Stainless alloy surcharges are rising for the fourth month in a row.

Alloy surcharges for 304 in September will be $0.6231/lb, an increase of $0.0361/lb compared to August.

Over the past month, LME nickel prices increased approximately 12%, up to $15,442/mt by the end of August.

Chinese nickel price followed a similar trend, increasing to $17,590/mt (or CNY 120,750/mt).

U.S. demand recovery

Throughout July and August, the U.S. Department of Commerce reported the U.S. imported a total of 93,600 metric tons and 88,700 metric tons of all stainless products, respectively. The totals were twice as high as the year’s bottom of 46,800 metric tons back in May. Furthermore, the totals were much higher than the 2019 average of 64,600 metric tons.

Import levels reported match the expansionary track the U.S. has seen in the past four months.

August ISM PMI data came in at 56%, up 1.8 percentage points from July. Moreover, the ISM Manufacturing New Orders index came in at 67.6% in August compared to 61.5% in July.

Auto industry outlook

Besides consumer goods, the automotive industry is another major consumer of stainless steel.

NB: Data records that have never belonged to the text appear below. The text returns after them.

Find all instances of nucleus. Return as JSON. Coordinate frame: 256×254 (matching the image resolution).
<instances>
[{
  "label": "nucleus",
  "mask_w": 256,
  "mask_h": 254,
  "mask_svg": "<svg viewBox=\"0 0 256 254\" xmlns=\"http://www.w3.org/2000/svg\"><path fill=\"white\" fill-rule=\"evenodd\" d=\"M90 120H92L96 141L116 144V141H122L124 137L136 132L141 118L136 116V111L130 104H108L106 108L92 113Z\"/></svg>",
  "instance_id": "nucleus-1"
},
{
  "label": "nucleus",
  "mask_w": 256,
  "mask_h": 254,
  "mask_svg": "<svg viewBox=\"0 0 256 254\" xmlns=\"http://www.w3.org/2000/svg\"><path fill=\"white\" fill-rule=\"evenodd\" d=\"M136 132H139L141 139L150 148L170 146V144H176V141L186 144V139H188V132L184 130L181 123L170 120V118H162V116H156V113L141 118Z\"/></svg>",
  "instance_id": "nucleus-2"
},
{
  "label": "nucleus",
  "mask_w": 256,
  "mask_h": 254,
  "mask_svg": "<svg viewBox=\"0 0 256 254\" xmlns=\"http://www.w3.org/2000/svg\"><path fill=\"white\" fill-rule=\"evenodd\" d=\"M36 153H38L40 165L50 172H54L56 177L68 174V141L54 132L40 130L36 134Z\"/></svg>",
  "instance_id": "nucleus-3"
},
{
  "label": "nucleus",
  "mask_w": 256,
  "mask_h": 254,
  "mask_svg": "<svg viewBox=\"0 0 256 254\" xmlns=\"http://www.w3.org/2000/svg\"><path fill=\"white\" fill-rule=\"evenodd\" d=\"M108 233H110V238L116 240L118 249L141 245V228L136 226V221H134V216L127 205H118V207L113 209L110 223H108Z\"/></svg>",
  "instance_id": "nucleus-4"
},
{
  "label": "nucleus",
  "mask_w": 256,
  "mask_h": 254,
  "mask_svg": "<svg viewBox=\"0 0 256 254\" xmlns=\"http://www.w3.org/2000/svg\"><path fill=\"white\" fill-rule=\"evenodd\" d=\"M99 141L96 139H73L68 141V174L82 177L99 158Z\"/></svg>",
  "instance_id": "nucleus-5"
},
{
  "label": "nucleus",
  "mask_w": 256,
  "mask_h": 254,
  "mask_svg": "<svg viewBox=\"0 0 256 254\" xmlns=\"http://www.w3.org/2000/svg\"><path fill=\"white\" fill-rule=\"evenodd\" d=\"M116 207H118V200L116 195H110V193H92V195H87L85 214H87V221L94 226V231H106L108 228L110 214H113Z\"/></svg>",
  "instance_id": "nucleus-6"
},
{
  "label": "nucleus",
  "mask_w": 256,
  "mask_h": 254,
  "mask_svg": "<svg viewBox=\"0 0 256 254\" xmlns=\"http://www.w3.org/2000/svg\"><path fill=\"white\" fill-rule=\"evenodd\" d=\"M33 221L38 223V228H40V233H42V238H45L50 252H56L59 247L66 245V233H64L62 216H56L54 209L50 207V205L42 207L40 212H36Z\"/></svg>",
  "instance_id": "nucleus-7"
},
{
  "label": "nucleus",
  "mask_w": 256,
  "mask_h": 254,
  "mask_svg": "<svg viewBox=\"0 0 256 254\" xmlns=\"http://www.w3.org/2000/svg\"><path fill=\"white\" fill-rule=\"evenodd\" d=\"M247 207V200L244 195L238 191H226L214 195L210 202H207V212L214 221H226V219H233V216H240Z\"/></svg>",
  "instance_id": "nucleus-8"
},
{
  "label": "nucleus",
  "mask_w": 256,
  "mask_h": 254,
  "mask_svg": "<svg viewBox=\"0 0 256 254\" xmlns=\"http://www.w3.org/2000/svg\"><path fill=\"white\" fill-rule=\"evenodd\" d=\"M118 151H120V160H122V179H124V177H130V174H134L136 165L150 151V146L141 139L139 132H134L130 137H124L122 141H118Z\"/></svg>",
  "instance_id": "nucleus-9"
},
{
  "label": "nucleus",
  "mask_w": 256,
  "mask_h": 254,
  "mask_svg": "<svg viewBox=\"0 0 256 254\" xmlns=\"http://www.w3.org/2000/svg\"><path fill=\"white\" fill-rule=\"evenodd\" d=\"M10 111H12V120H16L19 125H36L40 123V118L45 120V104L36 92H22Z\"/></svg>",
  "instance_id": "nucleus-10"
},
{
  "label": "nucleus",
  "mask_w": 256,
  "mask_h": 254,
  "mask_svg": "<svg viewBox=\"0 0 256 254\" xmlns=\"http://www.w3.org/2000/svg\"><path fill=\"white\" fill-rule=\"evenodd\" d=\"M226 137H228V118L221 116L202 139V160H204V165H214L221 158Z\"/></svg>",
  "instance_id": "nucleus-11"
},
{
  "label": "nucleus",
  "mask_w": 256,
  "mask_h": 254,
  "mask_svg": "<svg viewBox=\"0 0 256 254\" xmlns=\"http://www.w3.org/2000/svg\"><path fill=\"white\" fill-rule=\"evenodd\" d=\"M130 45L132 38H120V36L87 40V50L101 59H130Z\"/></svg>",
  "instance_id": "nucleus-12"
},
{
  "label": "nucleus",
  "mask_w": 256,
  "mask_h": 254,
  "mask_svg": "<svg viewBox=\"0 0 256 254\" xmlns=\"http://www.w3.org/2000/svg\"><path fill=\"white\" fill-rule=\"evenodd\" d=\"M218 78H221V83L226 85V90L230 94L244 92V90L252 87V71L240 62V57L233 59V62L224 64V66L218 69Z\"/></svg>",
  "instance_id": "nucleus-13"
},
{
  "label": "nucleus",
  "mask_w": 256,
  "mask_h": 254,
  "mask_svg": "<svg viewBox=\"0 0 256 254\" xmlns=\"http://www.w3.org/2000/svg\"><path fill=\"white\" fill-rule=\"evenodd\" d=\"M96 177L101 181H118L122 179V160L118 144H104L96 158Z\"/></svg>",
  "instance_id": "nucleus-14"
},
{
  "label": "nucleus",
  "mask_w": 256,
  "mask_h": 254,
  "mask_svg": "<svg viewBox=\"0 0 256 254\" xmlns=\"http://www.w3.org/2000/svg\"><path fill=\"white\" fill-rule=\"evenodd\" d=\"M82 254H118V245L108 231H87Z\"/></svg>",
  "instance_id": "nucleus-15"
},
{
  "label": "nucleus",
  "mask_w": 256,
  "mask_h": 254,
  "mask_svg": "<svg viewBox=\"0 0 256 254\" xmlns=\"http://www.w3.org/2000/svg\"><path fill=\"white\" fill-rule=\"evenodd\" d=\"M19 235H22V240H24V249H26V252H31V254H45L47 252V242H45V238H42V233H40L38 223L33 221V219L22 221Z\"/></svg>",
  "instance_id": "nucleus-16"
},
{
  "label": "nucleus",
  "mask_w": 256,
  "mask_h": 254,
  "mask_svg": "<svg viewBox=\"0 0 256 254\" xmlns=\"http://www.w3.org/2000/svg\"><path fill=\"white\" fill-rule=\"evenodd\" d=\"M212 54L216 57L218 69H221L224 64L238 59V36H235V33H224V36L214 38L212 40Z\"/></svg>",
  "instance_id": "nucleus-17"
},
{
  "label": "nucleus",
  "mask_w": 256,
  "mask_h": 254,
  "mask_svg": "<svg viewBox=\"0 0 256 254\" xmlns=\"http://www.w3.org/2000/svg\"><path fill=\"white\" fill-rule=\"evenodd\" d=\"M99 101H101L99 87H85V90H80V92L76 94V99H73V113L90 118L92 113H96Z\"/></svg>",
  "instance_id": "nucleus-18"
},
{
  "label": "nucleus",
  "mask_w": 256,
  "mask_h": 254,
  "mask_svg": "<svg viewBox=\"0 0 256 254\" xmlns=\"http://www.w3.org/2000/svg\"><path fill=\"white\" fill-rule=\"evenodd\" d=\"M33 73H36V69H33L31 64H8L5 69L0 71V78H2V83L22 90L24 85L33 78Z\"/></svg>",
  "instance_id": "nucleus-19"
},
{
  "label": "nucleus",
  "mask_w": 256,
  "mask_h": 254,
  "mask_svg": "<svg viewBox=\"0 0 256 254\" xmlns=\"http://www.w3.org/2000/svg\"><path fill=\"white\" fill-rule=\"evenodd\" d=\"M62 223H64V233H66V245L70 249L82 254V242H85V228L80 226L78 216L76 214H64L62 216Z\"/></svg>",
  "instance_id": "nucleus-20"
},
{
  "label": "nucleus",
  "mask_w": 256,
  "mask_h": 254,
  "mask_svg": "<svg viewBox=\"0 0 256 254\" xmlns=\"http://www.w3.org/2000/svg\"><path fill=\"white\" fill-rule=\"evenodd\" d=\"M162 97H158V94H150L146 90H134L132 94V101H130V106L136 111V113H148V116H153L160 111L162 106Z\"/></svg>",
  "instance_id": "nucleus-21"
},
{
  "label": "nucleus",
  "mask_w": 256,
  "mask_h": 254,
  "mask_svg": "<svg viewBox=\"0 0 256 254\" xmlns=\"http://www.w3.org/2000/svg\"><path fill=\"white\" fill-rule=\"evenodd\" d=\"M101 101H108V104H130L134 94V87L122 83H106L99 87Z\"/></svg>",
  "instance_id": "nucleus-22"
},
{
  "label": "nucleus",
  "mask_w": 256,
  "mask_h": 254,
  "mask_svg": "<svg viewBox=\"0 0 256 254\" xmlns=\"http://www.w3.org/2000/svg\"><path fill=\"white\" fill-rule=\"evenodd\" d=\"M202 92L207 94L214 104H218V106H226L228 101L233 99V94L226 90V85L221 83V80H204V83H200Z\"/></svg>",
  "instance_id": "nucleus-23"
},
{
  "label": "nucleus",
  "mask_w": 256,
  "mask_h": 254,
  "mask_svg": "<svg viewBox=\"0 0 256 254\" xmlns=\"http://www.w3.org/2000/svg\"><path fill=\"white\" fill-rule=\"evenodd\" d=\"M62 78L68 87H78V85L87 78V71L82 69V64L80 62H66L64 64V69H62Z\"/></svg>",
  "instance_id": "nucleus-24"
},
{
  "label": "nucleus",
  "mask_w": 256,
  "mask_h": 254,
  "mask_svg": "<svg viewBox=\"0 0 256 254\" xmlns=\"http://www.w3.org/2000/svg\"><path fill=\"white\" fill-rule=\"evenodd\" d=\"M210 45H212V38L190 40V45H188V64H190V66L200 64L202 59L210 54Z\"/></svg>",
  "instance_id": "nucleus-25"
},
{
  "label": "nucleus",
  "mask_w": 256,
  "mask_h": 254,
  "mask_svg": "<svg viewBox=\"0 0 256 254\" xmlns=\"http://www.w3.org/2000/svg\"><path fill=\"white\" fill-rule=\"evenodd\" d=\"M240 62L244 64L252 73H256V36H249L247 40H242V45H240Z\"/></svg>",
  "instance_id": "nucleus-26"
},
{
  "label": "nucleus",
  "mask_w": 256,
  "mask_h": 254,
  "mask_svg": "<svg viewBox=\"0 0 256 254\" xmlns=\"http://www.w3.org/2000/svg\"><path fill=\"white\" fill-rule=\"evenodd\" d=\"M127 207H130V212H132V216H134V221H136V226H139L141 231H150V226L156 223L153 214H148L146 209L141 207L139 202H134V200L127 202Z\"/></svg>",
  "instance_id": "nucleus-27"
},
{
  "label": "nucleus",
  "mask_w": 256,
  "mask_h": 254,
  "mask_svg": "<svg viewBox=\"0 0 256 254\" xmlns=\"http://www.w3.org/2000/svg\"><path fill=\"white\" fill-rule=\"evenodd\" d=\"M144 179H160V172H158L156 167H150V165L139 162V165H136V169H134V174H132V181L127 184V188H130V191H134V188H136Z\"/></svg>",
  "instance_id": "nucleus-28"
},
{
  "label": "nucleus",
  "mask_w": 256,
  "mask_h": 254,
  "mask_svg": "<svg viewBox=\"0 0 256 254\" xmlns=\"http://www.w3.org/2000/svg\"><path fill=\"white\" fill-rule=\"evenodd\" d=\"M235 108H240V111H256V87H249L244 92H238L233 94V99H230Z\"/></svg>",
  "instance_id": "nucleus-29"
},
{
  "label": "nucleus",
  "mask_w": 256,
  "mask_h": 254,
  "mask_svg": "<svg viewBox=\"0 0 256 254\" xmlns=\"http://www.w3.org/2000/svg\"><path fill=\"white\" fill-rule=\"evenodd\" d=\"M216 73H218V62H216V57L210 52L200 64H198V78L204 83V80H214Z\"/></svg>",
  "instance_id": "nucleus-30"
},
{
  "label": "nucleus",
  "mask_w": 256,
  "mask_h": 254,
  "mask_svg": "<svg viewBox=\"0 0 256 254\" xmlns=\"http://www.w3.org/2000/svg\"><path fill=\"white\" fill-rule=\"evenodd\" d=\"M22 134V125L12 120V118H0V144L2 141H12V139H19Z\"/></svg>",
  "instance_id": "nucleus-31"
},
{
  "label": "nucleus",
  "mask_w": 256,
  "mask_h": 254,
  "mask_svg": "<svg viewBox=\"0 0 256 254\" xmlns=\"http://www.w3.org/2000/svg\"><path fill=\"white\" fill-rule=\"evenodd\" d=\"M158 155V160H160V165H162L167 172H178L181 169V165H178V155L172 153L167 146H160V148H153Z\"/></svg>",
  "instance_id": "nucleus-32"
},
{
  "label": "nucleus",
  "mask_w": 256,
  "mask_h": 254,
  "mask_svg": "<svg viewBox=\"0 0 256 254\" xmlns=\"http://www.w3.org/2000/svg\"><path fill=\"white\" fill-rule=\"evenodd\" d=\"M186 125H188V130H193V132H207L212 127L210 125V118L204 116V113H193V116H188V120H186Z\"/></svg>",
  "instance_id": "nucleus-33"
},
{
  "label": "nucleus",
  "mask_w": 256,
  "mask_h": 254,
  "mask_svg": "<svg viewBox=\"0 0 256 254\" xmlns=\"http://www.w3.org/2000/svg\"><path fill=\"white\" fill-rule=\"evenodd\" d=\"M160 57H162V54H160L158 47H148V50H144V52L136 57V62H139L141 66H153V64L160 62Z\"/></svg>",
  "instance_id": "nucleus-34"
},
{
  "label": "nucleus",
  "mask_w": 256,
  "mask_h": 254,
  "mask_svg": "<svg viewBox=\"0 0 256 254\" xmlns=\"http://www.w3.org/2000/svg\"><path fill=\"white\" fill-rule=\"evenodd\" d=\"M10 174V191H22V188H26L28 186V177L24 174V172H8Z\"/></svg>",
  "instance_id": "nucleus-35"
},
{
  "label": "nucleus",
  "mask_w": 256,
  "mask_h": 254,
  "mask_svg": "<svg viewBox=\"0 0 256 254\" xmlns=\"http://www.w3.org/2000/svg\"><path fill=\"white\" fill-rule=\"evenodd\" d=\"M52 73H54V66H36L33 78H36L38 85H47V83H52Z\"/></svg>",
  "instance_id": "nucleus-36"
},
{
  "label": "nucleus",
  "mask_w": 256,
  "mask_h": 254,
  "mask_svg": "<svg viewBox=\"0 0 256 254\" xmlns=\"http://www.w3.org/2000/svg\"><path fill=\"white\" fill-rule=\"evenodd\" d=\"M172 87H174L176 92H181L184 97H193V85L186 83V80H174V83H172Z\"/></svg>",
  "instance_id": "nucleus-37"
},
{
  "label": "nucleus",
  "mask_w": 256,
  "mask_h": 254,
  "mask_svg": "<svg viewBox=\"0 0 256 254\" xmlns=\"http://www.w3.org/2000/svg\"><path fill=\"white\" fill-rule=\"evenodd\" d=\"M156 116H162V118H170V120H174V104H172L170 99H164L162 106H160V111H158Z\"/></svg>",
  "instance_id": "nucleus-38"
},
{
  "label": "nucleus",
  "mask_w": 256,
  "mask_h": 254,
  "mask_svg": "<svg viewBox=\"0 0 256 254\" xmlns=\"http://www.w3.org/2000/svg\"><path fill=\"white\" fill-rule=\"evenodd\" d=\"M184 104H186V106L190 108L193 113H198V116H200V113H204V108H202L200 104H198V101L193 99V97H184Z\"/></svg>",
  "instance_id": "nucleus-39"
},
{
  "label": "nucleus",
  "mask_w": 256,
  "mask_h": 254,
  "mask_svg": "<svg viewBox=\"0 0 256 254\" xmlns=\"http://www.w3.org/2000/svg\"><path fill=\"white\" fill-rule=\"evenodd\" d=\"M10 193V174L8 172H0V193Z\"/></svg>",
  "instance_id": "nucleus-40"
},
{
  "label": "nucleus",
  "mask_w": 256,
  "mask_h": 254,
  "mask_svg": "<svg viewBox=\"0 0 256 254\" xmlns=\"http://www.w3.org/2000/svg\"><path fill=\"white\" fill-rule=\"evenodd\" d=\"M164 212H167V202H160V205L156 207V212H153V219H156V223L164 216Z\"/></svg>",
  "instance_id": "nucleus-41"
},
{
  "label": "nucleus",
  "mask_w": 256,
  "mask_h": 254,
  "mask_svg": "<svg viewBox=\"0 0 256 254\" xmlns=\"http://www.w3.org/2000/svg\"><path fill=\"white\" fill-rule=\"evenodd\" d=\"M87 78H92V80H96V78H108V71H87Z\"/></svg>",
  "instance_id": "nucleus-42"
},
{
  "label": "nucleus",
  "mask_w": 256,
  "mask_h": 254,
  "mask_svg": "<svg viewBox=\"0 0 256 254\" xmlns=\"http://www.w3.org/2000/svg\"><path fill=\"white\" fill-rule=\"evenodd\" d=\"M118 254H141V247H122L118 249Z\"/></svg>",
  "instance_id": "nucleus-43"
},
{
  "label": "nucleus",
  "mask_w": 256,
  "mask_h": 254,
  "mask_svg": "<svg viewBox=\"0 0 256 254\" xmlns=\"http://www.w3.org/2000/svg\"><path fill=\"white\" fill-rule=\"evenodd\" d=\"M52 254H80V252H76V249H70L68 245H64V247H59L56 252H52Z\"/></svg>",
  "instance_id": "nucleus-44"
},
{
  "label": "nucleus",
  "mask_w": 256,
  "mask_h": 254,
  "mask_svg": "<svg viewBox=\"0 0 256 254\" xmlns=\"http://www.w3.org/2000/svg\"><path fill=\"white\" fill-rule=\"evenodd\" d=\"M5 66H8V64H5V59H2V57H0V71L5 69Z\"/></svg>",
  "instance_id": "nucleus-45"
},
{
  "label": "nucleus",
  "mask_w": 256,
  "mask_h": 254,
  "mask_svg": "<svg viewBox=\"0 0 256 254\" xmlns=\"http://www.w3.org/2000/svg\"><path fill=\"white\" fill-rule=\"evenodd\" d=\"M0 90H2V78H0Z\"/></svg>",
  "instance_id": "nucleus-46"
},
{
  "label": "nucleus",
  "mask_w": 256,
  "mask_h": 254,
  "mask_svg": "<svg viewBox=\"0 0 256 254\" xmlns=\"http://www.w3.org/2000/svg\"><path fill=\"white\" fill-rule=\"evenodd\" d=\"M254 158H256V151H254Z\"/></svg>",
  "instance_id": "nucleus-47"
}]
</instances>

As the U.S. presidential election approaches, both candidates have expressed their desire to boost the U.S. auto industry to create jobs.

A few particular differences could impact the price of stainless steel.

Tariffs and the trade war with China could lead to a price increase. On the other hand, the shift from combustion engine to battery-electric propulsion could be incentivized. In the latter case, the demand for nickel could not only increase due to stainless steel demand but also due to the increasing demand for nickel to be used in electric vehicle (EV) batteries.

Some EV manufacturers believe nickel demand could increase so much that they are reaching out directly to nickel producers.

For example, Tesla is in discussion with Giga Metals, a Canadian producer, to develop a large nickel mine project that could provide Tesla with low-carbon nickel for its batteries.

According to Benchmark Mineral Intelligence, nickel demand for batteries could rise to 1.4 million metric tons by 2030, or 30% of total nickel demand. Should that occur, that would represent a 30% demand increase from the current demand is about 139,000 metric tons.

Actual metals prices and trends

The Allegheny Ludlum 316 stainless steel surcharge increased 5.8% month over month to $0.84/pound. The 304 surcharge rose 5.9% to $0.65/pound.

LME primary three-month nickel rose 11.8% to $15,442.00/mt.

Chinese 316 and 304 cold-rolled coil rose to $3,137.29/mt and $2,159.63/mt, respectively.

Chinese primary nickel rose 14.0% to $17,773.13/mt. Indian primary nickel rose 12.8% to $15.62/kilogram.

FeCr lumps increased 1.8% to $1,517.57/mt.